Ancré dans les ruines d’un passé qui prend symboliquement l’aspect d’une fiction, le récit contemporain qui s’ensuit concerne les démarches personnelles de Miguel Garay (Manolo Solo), réalisateur du Regard de l’adieu, pour replonger dans le mystère de la disparition de son ami et reprendre contact avec celles et ceux dont il a été proche. Son passage sur le plateau d’une émission télévisée, qui l’invitait à des spéculations sensationnalistes, l’inspire plutôt à méditer sur l’expérience du vieillissement – le « problème suprême » –, et c’est davantage en archéologue qu’en enquêteur que l’ancien cinéaste, retiré du monde depuis l’échec de son projet, contemple les décombres physiques et les traces argentiques d’une vie antérieure restée, elle aussi, en quelque sorte inachevée. Gris et endeuillé, au regard pesant, Miguel semble dépossédé de lui-même, et la pénombre qui le recouvre d’une scène à l’autre, face à un poste de télévision, un téléphone ou un ordinateur, est telle le souvenir impossible de la noble obscurité d’une salle de cinéma. La possible réapparition de Julio, reconnu en l’employé amnésique et quasi muet d’une maison de retraite, justifie alors la projection, dans une salle abandonnée, d’une seconde bobine du film auquel avait participé l’acteur avant de se volatiliser. « Il n’y a pas eu de vrai miracle au cinéma depuis la mort de Dreyer », commente le projectionniste, et on y soupçonne par la suite de la fausse modestie, tant est hypnotisant l’effet d’une séquence finale qui, en un enchaînement de visages, illustre justement le pouvoir de la pellicule à transcender les limites du temps, de l’identité et du souvenir.
On ne sait pas vraiment si les protagonistes de Erice vont au cinéma pour rêver ou s’éveiller, fuir ou se retrouver, et Fermer les yeux crée d’autant plus d’écart entre le mythe et la réalité qu’ils sont associés pour la première fois à des technologies différentes. Or, dans sa conclusion – l’aboutissement cathartique d’un espoir étiré sur des décennies, pour le réalisateur espagnol victimisé par la censure politique et financière comme pour son alter ego –, les deux mondes semblent se rejoindre, et les regards extérieurs et intérieurs convergent de façon à permettre le type d’expérience mystique que les jeunes filles de L’esprit de la ruche et Le Sud étaient également invitées à vivre en fermant les yeux.

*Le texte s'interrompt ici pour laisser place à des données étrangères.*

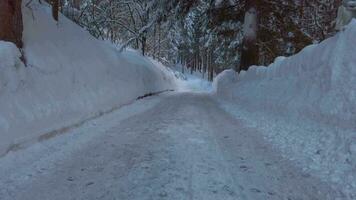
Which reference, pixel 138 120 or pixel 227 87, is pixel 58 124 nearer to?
pixel 138 120

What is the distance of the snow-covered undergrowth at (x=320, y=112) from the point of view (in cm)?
475

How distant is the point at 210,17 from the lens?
17562 mm

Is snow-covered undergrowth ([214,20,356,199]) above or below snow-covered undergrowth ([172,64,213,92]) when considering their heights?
above

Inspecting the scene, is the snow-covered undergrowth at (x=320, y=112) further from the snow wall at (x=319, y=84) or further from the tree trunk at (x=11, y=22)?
the tree trunk at (x=11, y=22)

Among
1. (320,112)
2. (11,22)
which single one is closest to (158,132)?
(320,112)

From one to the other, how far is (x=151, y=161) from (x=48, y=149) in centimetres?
186

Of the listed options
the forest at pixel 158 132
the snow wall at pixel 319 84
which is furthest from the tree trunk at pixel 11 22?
the snow wall at pixel 319 84

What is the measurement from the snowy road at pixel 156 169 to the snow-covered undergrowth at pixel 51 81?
0.48 m

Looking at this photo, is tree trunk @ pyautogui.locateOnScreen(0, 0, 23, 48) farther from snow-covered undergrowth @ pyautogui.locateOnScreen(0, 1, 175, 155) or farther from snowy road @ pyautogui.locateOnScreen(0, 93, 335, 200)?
snowy road @ pyautogui.locateOnScreen(0, 93, 335, 200)

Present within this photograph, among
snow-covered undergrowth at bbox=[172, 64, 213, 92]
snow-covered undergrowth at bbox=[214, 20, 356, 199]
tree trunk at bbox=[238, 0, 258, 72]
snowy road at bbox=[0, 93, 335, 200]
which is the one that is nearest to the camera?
snowy road at bbox=[0, 93, 335, 200]

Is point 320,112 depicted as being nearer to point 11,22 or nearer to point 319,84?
point 319,84

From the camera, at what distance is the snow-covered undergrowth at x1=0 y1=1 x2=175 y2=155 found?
6.15 m

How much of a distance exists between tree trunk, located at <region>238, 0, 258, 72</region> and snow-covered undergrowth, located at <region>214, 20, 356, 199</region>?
6.59 m

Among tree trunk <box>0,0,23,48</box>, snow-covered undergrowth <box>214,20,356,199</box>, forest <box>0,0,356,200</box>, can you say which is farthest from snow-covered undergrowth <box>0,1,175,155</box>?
snow-covered undergrowth <box>214,20,356,199</box>
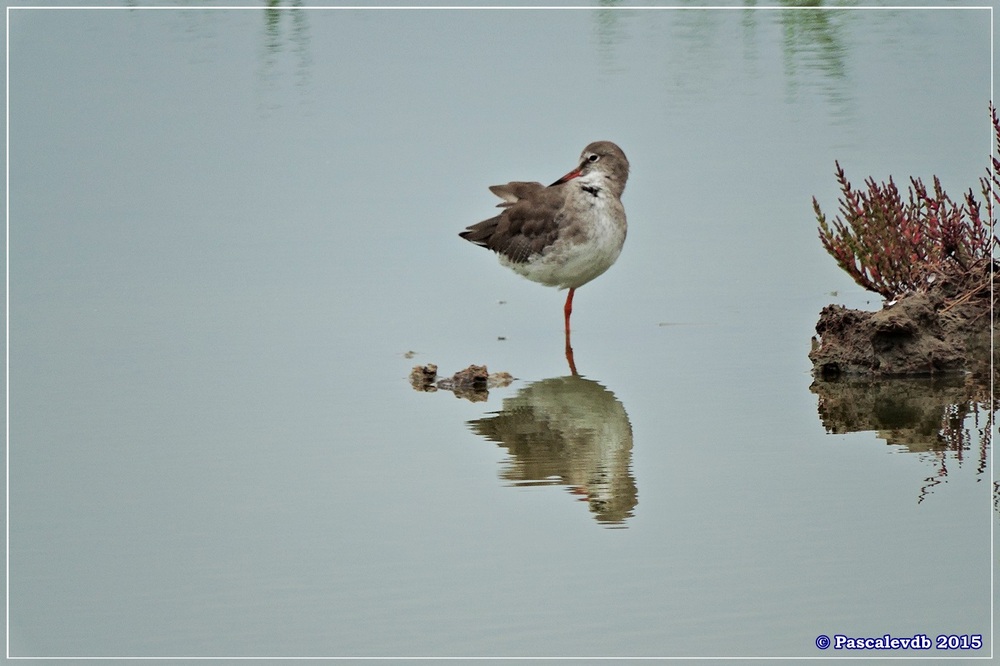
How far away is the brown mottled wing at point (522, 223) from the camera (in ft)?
38.0

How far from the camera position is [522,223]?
11.8 metres

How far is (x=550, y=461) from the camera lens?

La présence de la première, Ana Torrent, dans un rôle qui l’amène à rejouer des éléments d’une performance datant maintenant d’un demi-siècle, fait partie d’une multitude d’échos aux œuvres passées de Erice, y compris celles qui n’existeront pas – Le regard de l’adieu est un sosie du Sortilège de Shanghai (Fernando Trueba, 2002), qu’il n’arrivera pas à réaliser. Malheureusement plus proche de l’éloge funèbre que d’une tentative de résurrection, le quatrième long métrage de Erice, conçu pour être – jusque par son titre – porteur de mémoire, englobe toutes ces références au sein d’une histoire du septième art qui continue de s’exprimer à travers des manifestations parfois inconscientes, au défi de toute amnésie.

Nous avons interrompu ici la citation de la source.